Task description
Pull out each line of the material that contains the string "JSON".

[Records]
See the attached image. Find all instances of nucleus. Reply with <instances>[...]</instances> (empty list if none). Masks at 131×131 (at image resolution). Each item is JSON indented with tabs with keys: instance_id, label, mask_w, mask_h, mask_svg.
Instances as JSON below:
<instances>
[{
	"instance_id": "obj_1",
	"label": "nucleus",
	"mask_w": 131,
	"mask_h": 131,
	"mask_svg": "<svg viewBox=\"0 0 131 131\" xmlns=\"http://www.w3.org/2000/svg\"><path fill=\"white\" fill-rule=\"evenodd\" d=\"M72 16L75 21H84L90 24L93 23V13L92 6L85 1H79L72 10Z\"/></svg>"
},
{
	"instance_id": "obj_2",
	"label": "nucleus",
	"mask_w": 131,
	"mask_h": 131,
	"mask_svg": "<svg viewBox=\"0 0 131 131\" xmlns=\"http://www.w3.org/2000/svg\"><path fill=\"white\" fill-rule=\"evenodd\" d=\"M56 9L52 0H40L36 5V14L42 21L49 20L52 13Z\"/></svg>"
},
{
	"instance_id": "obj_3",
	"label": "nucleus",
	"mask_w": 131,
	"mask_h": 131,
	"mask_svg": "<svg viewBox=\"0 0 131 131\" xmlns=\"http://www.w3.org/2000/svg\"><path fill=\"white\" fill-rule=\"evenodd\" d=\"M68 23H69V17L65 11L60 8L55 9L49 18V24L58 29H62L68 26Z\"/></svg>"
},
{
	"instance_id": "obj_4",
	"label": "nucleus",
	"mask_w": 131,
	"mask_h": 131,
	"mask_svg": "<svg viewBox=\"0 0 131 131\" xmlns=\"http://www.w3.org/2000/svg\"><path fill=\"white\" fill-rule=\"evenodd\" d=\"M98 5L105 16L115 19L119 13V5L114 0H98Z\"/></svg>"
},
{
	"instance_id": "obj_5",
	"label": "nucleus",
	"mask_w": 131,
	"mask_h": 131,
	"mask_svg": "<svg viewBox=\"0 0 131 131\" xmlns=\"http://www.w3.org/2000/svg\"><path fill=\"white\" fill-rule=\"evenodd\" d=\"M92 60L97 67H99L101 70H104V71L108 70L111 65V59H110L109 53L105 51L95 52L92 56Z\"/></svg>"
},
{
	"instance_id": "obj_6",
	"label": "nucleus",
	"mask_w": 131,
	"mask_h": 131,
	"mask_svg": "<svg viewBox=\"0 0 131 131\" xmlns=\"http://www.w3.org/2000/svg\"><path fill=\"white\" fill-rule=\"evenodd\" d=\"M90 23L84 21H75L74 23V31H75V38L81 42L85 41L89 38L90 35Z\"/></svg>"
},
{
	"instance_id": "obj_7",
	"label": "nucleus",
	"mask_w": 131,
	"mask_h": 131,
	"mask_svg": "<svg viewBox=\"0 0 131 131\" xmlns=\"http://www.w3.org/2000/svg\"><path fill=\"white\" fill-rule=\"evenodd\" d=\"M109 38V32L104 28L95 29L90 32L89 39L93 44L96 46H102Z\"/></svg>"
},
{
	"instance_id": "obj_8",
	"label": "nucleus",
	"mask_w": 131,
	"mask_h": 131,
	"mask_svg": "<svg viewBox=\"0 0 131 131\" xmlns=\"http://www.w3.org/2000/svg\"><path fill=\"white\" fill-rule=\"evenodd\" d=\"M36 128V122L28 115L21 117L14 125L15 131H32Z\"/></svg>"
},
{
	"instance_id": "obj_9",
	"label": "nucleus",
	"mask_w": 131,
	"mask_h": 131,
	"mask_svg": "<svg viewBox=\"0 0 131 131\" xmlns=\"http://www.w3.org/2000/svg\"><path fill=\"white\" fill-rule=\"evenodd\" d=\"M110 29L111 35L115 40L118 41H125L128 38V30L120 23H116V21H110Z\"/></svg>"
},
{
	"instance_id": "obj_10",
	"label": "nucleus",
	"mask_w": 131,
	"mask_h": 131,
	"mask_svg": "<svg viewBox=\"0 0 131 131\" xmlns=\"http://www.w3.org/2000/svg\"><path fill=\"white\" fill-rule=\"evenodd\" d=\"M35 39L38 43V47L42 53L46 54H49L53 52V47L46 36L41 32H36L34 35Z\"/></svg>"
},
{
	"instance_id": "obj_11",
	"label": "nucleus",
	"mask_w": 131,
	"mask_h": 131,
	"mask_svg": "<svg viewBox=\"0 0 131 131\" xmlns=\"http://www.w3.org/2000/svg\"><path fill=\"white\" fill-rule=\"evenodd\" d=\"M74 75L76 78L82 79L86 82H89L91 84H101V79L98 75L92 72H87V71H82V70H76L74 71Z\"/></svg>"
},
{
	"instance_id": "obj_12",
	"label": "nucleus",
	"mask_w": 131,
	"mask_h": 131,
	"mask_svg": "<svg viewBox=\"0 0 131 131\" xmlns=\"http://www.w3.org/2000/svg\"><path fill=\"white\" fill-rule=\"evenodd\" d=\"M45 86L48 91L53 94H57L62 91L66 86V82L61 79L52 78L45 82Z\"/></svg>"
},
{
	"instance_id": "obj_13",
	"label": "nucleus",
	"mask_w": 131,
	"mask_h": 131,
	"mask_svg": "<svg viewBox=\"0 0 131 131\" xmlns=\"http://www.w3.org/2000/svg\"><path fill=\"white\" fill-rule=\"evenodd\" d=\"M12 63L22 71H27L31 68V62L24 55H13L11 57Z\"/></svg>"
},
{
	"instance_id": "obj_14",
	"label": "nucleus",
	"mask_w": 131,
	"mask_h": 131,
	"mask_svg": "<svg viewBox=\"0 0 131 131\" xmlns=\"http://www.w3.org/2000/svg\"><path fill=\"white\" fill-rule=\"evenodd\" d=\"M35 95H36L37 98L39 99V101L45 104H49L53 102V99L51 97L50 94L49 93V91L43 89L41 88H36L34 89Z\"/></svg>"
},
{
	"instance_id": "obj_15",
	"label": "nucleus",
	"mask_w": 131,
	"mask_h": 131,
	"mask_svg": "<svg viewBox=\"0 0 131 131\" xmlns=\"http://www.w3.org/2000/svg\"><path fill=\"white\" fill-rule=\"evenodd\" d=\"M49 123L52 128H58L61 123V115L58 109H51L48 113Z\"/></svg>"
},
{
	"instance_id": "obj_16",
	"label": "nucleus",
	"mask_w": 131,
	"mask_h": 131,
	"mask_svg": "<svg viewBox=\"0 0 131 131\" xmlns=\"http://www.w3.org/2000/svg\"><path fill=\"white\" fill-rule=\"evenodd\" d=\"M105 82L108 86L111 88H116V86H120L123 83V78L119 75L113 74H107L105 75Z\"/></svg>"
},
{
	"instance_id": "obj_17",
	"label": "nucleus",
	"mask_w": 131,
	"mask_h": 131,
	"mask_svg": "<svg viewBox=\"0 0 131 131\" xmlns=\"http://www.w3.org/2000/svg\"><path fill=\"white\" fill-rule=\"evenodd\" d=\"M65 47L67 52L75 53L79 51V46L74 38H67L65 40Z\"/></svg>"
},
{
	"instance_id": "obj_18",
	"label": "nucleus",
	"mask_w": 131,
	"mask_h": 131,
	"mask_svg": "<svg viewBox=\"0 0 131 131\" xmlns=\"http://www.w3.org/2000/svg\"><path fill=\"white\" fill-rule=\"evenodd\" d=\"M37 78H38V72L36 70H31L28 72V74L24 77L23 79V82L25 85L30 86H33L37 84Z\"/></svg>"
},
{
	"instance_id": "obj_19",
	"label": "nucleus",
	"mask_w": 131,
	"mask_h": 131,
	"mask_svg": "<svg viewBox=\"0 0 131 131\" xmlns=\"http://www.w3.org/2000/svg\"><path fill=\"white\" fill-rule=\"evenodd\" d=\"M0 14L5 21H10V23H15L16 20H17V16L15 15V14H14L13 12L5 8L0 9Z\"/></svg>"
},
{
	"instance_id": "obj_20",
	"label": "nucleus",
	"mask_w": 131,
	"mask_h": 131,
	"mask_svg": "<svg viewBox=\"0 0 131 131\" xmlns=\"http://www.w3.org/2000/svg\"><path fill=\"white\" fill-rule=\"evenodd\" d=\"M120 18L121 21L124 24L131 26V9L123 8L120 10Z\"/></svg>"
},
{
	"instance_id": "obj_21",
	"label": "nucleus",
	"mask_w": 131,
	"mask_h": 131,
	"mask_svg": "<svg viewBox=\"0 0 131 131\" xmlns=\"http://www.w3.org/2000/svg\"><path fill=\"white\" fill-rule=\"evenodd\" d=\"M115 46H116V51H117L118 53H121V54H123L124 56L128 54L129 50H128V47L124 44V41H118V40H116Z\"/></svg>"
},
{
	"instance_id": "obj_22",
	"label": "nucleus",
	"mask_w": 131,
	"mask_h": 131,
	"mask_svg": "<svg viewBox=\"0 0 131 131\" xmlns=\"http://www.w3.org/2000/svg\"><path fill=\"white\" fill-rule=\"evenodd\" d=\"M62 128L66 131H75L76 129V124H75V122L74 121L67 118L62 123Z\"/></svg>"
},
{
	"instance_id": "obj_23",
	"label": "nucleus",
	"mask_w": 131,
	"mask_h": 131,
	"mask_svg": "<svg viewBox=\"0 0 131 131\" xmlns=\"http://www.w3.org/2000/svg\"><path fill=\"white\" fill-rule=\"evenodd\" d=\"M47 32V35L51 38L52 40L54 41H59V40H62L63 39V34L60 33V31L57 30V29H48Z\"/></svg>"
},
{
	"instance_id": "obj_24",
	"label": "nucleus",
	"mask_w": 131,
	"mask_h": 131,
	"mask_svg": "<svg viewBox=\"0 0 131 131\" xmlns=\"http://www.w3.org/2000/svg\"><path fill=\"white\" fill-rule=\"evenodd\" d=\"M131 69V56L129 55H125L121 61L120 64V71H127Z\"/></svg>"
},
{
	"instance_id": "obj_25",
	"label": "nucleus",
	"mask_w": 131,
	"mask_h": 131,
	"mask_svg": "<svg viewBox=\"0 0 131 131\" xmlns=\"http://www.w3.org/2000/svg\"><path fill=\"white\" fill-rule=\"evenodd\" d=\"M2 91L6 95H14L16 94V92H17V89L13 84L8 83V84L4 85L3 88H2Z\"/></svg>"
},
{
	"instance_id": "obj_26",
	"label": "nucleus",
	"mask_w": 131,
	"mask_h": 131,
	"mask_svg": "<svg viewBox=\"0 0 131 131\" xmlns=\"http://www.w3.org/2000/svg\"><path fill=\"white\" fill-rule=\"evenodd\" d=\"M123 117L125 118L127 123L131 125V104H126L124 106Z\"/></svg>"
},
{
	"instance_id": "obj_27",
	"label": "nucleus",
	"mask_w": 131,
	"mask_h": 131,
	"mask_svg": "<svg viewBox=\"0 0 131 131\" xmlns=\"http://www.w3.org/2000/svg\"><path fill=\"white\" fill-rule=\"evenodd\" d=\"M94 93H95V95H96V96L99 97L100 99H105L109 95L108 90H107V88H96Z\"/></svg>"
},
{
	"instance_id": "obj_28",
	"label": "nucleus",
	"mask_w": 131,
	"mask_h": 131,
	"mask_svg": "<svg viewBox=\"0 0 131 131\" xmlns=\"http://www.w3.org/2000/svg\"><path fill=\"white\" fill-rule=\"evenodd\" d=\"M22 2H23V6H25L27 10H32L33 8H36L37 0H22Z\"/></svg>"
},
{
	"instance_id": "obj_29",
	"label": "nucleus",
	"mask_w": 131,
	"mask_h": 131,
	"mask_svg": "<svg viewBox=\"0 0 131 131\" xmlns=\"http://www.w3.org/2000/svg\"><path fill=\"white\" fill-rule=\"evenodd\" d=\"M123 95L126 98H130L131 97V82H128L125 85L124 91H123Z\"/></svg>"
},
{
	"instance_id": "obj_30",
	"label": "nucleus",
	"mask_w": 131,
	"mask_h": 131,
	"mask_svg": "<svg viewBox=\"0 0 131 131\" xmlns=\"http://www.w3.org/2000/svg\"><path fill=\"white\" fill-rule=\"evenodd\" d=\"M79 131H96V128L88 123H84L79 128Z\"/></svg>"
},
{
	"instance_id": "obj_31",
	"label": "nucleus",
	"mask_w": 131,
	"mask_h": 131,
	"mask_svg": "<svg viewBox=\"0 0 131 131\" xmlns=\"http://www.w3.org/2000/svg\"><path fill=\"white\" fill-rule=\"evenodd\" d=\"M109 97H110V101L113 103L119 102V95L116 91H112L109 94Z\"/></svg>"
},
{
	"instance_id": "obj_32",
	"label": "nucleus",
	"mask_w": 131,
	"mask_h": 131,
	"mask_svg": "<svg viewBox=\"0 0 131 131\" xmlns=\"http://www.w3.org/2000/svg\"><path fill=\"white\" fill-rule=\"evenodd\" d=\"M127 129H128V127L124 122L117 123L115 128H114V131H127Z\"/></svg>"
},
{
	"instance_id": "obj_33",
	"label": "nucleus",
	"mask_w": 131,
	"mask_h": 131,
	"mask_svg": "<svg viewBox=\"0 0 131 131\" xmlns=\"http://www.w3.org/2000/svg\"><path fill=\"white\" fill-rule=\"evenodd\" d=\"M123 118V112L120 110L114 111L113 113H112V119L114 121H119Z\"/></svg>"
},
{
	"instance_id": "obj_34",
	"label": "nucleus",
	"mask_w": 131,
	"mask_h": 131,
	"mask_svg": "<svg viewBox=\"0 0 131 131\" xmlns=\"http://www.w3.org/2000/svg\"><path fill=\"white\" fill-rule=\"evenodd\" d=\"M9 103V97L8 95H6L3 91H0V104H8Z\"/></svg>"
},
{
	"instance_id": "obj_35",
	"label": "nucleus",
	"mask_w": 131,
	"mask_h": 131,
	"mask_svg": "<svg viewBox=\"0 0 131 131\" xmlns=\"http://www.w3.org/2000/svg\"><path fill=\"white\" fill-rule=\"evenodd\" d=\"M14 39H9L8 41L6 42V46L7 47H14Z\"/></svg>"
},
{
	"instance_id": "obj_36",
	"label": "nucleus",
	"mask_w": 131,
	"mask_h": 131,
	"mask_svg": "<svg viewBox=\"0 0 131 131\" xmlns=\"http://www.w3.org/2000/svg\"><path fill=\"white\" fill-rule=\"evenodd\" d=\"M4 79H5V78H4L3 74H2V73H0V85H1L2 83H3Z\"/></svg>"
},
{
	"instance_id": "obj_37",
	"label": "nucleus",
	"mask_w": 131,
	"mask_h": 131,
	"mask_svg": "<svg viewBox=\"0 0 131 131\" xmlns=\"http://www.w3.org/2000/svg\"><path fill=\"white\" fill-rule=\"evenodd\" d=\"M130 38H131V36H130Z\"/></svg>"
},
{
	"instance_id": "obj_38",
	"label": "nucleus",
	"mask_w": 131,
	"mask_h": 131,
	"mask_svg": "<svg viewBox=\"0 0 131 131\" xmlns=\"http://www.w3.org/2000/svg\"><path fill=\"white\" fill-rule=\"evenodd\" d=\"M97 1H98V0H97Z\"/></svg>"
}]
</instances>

Written reply
See the attached image. Find all instances of nucleus. Reply with <instances>[...]</instances> (empty list if none). Masks at 131×131 (at image resolution). Each item is JSON indented with tabs with keys: instance_id, label, mask_w, mask_h, mask_svg.
Instances as JSON below:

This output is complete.